Available scripts are:
- `uv run poe index` - Run the Indexing CLI
- `uv run poe query` - Run the Query CLI
- `uv build` - This invokes `uv build`, which will build a wheel file and other distributable artifacts.
- `uv run poe test` - This will execute all tests.
- `uv run poe test_unit` - This will execute unit tests.
- `uv run poe test_integration` - This will execute integration tests.
- `uv run poe test_smoke` - This will execute smoke tests.
- `uv run poe check` - This will perform a suite of static checks across the package, including:
- formatting
- documentation formatting
- linting
- security patterns
- type-checking
- `uv run poe fix` - This will apply any available auto-fixes to the package.

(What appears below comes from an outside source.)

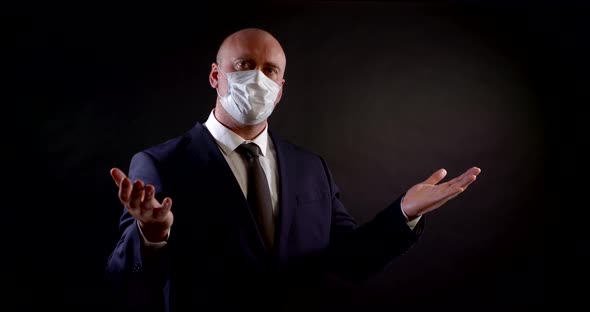 Portrait of a Man in a Business Suit on a Black Background alt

Usually this is just formatting fixes.
- `uv run poe fix_unsafe` - This will apply any available auto-fixes to the package, including those that may be unsafe.

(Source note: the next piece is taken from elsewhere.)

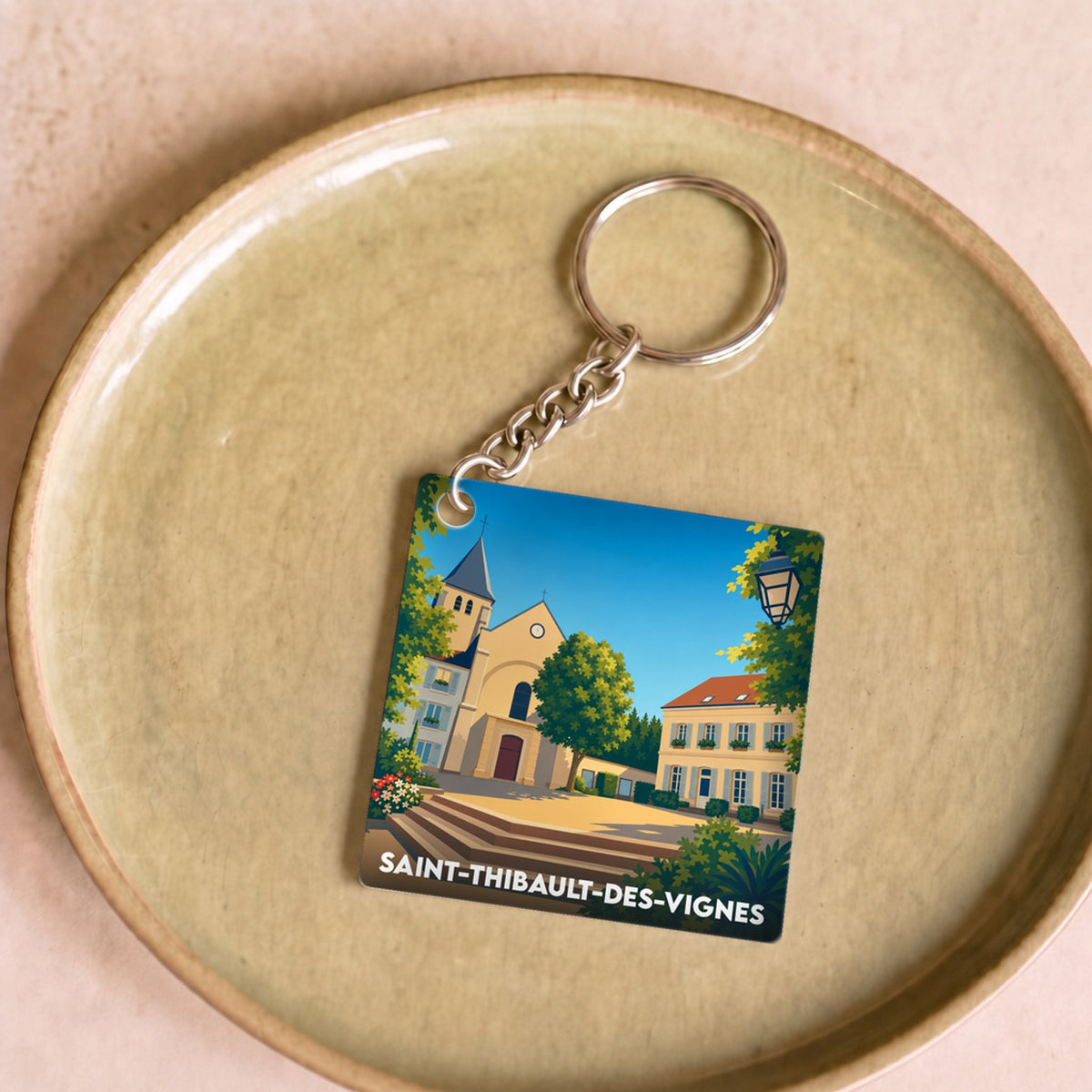 Porte-clés souvenir de la ville de Saint-Thibault-des-Vignes avec une illustration stylisée.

- `uv run poe format` - Explicitly run the formatter across the package.
## Troubleshooting
### "RuntimeError: llvm-config failed executing, please point LLVM_CONFIG to the path for llvm-config" when running uv sync
Make sure llvm-9 and llvm-9-dev are installed:
`sudo apt-get install llvm-9 llvm-9-dev`
and then in your bashrc, add
`export LLVM_CONFIG=/usr/bin/llvm-config-9`
### "numba/\_pymodule.h:6:10: fatal error: Python.h: No such file or directory" when running uv sync
Make sure you have python3.10-dev installed or more generally `python<version>-dev`
`sudo apt-get install python3.10-dev`